I paused. After the passage of so much time, how could he be sure of my handwriting? What could I say so that he could be certain of the letter’s authenticity?

I only ask, as I did before: Give me a place, in some other city, and a time. Either way, I am coming to you soon. You dare not communicate it by regular correspondence-your letter would be confiscated and read, and I and our child, your son, endangered.

I have been separated from you because of a monstrous falsehood. Now that I know the truth, I cannot tolerate the distance between us an instant longer than I must.

Your loving wife,

Lisa di Antonio Gherardini

When Zalumma returned, I handed her the folded parchment. “I cannot send this as correspondence,” I said. “The Council of Eight would intercept it, and have my head. I will have to buy someone willing to hide the correspondence on his person and ride all the way to Rome with it, and see it personally delivered.” I showed her the emerald and the earrings, and handed them to her.

“You are the only one I can trust,” I told her. I had thought I could trust Leonardo; now, I could not speak his name without venom. He had knowingly kept from me the one truth that would have healed my heart.

Giulianodead. Few people have heard this. Most believe he is still alive.

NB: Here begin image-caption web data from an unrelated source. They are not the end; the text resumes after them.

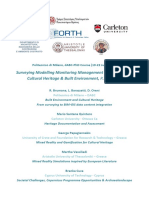 Surveying Modelling Monitoring Management BIM-GIS Based Course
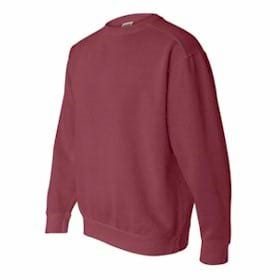 Comfort Colors Pigment Dyed Crewneck Sweatshirt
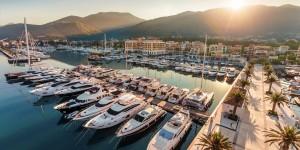 International conference InvestPro Cyprus Limassol 2018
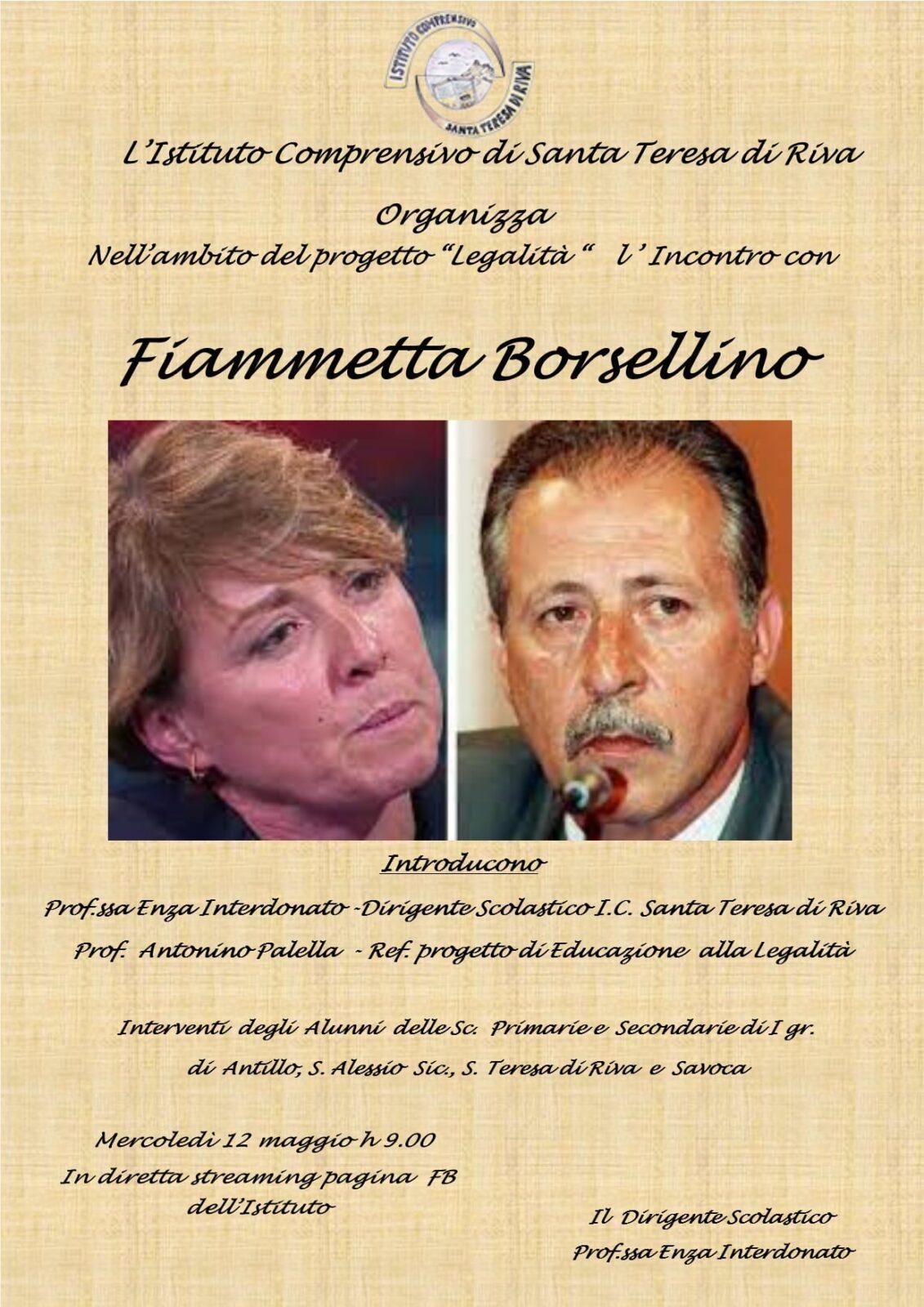 """Incontro con """"Fiammetta Borsellino"""""""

Do you not love him still?

He had been reticent on our first meeting because he thought I had married another man while my first husband still lived. He had thought me capable of complete betrayal-because he was capable of it himself.

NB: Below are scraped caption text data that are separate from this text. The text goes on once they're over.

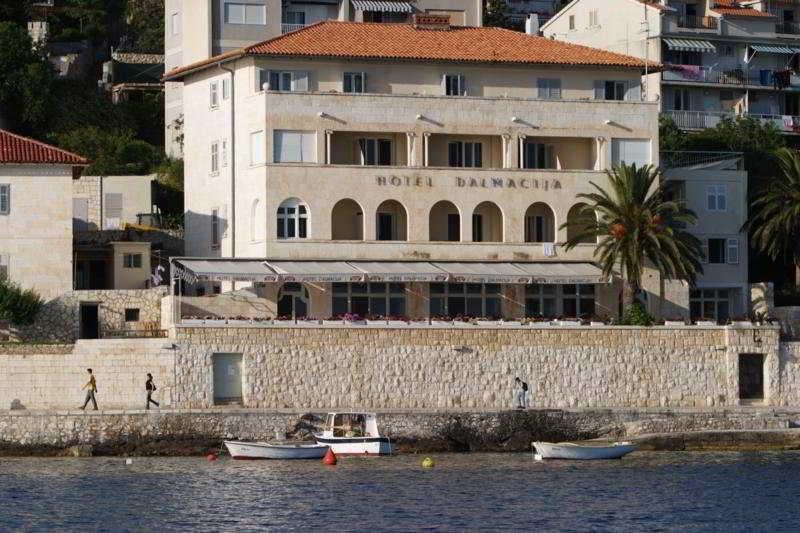 Holidays at Villa Dalmacija Hotel in Hvar Island, Croatia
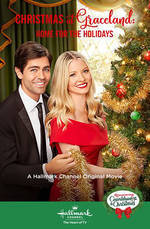 Christmas at Graceland: Home for the Holidays movie cover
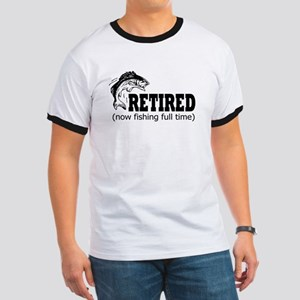 Retired Fishing Shir T-Shirt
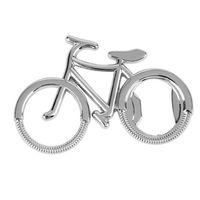 Retro Vintage Bicycle Shape Metal Beer Bottle Opener Wine Opener Cute Key Chain opener with Keyring Keychain Promotional Gift JJA238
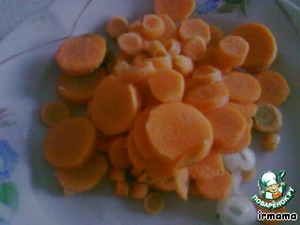 carrots cut into kruzhalami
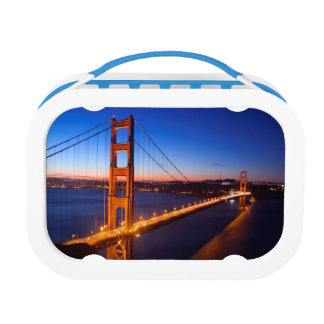 Dawn over San Francisco and Golden Gate Bridge. Lunch Box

Zalumma took the jewels and nestled them carefully in the pocket hidden in the folds of her gown. “If it is at all possible,” she said, “I will see it done.”

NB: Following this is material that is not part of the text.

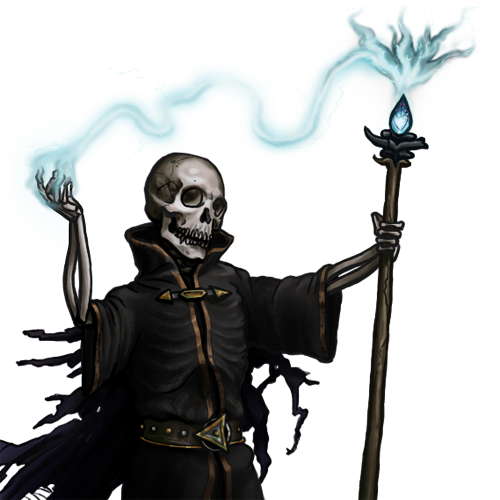 A lich as depicted in Battle for Wesnoth.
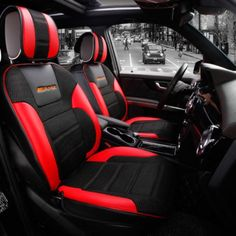 The leading company has been served the customers at the international level and sold alarge number of AMG car mats worldwide. Amg Car, Car Mats, Number, Business, Interior, Indoor, Store, Interiors, Business Illustration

We agreed that she would go early in the morning to search for a trustworthy courier. The lie: I was so grief- stricken that she had gone to the apothecary’s in search of something to soothe my nerves. It was so early, and I so desperate, that I did not want to wait for the stablehand to wake and ready the horses, and so I sent her off on foot.

I was terrified to send her off on such a dangerous hunt; one thing especially worried me. “I did not bring my knife,” I said; if I had, I would have given it to her.

Her smile was small but wicked. “I did.”

I did not mourn that night. I lay in my mother’s bed, with Zalumma at my feet in the cot that my father had never been able to bring himself to remove, and did not sleep. Now that Antonio was dead, Francesco had no more use for me-except as a lure, a role I would not play. The time had come to escape; my ultimate destination was Rome. I considered a dozen different ways to try to make it past the city gates-but none were safe or feasible when a restless two-year-old boy was involved.

I resolved only one thing, that we three-Zalumma, Matteo, and I-would leave in the hours before dawn, after Francesco had returned from his revels, so that I could kill him as he lay drunk in his bed.

In the quiet of morning, when everyone was still asleep, the time came for Zalumma to go. I took her hands and kissed her cheek.

“You will see me again,” she promised, “no later than your father’s burial. If I am late, I will find you at the church.” She moved to the door, her step light; and then a thought stopped her and made her look back over her shoulder at me. “You forgave your father many things,” she said. “Too many. But perhaps I will try to forgive him, too.”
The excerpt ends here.